O segundo desafio dele é certamente a reforma tributária, o grande desafio e a grande votação para o governo e para o país, uma reforma tributária que, pelo menos nos impostos diretos, organize o sistema tributário brasileiro.
Esse ambiente mais otimista para a economia tem reflexo na relação do governo com o Congresso, nesse processo de formação de uma base de governabilidade?
Sempre ajuda. Diante do governo bem avaliado, é óbvio que o político tem sempre uma relação diferente. Um governo bem avaliado na economia lembra a frase do assessor do Bill Clinton (ex-presidente americano): “É a economia, estúpido”.

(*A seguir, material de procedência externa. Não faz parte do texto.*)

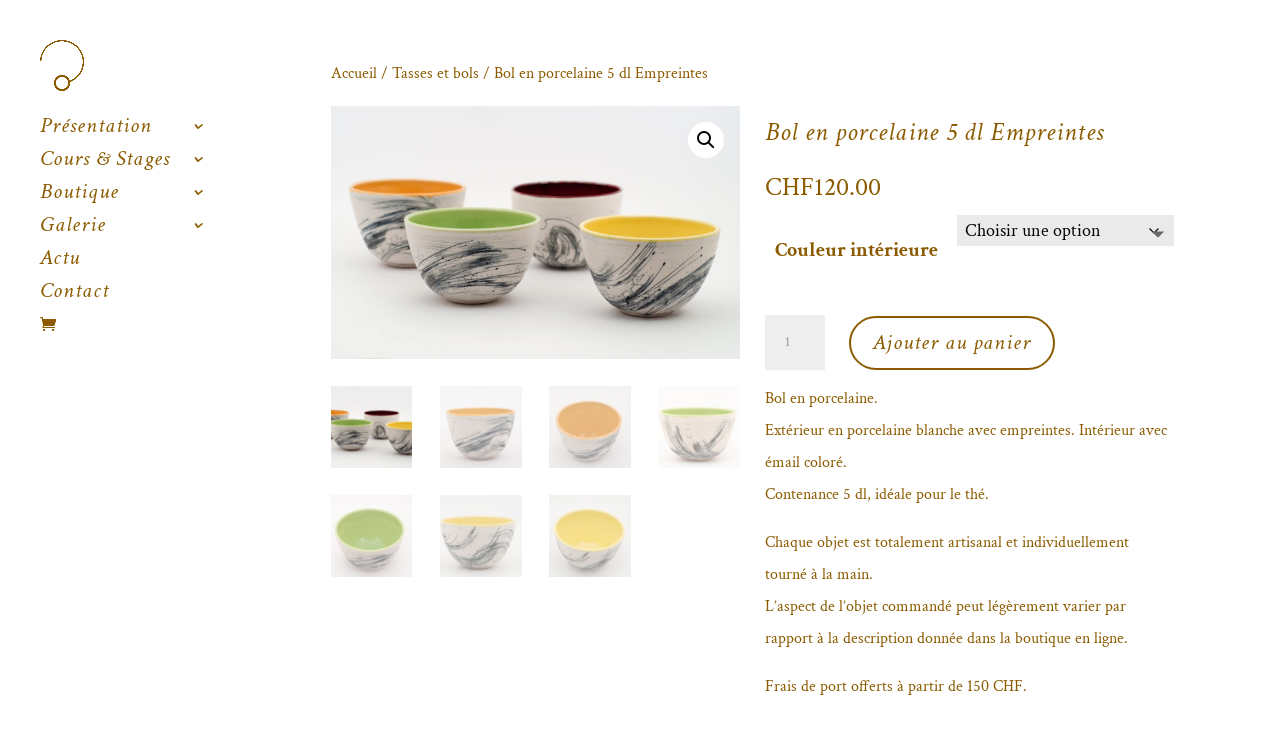

--- FILE ---
content_type: text/css
request_url: https://dorisgrivel.ch/wp-content/themes/theme%20enfant/style.css?ver=4.27.5
body_size: 640
content:
/*
Theme Name: Divi Enfant
Description: Theme enfant du theme Divi. Vous pouvez desormais le personnaliser sans risquer de perdre vos modifications
Author: WPMarmite
Author URI: https://wpmarmite.com
Template: Divi
Version: 1.0
*/

#main-header{
	position: fixed !important;
	-webkit-box-shadow: none !important;
    -moz-box-shadow: none !important;
    box-shadow: none !important;
}

#top-menu>li>a{
	color: #8c5b00 !important;
}

#top-menu>li>ul>li>a{
	color: #8c5b00 !important;
}

#top-menu>li>ul>li>a{
	color: #8c5b00 !important;
}

#top-menu>li>ul>li>a:hover{
	background-color: white !important;
}

#top-menu>li>ul{
	background-color: white !important;
	border-left-width: 2px !important;
	border-left-style:dotted !important;
	-moz-box-shadow: none;
    box-shadow: none;
}

#mobile_menu{
	
	border-top-style: dotted;
	border-top-width:0px;
	-webkit-box-shadow: none;
    -moz-box-shadow: none;
    box-shadow: none;
}

#mobile_menu li a{
	background-color: white;
}

.et_mobile_menu li a{
	font-size: 22px;
	font-weight:normal !important;

	font-style:italic !important;
	color:#8c5b00 !important;
	border-bottom: 1px solid rgba(140,91,0,.1);
}

.mobile_menu_bar{
	padding: 12px 0 12px 0 !important;	
}

@media (max-width: 980px){
	.et-cart-info{
		padding: 12px 0 12px 0 !important;	
	}
	.woocommerce-ordering{
		float:left !important;
	}
}

.orderby, .woocommerce div.product form.cart .variations td select{
	background-color: transparent;
	
	border-radius: 0px !important;
	font-family: 'Crimson Text',Georgia,"Times New Roman",serif !important;
}

.mfp-bg{
	background-color: white;
}

.mfp-figure:after{
	box-shadow: none;
}

.mfp-arrow:after{
	color:#8c5b00;
	background-color:white;
}

.mfp-fade.mfp-bg.mfp-ready{
	opacity:.9;
}
.et_pb_gallery_image {
 padding-top: 100%;
 }
.et_pb_gallery_image img {
 position: absolute;
 height: 100%;
 top: 0;
 left: 0;
 right: 0;
 bottom: 0;
 object-fit: cover;
 }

Então, é óbvio que isso impacta a relação do governo com o Congresso. Isso não me preocupa. O que preocupa mais, como ex-deputado e ex-presidente da Câmara, e não mais como representante da indústria financeira, é que o sistema democrático presidencialista permite ser governo com minoria. O parlamentarismo, não. No parlamentarismo, o governo cai. Mas no presidencialismo você pode governar com minoria.
Isso significa legislar pouco, legislar menos. O que me preocupa é uma narrativa que eu acho muito forte, de que não estão deixando o Lula governar. O Poder Executivo é eleito para executar as políticas públicas que ele encaminha para o Congresso.
Acho que essa é uma questão que o governo tem de refletir. Governar com minoria é um direito, mas significa uma redução da produção legislativa.
E quanto à reforma tributária?
O governo tem uma sorte de sua agenda ser convergente com a agenda que foi proposta pela própria Câmara dos Deputados, lá em 2019. Então, eu acho que as peças mais importantes o governo certamente vai conseguir aprovar, do meu ponto de vista sem maiores conflitos. Mas depois precisa ter essa compreensão.
Na MP dos Ministérios, eu vi na imprensa muita interpretação da base governista, o próprio governo reclama muito do Arthur Lira. Há muitas narrativas. A minha análise, olhando de longe, pela minha experiência acho que se não fosse o Arthur essa matéria tinha caído [Caso a Medida Provisória não fosse votada, o governo Lula teria que trabalhar com o mesmo organograma do governo de Jair Bolsonaro]. E ele ficou com a fama de ter prejudicado o governo, de que pressionou mais do que devia.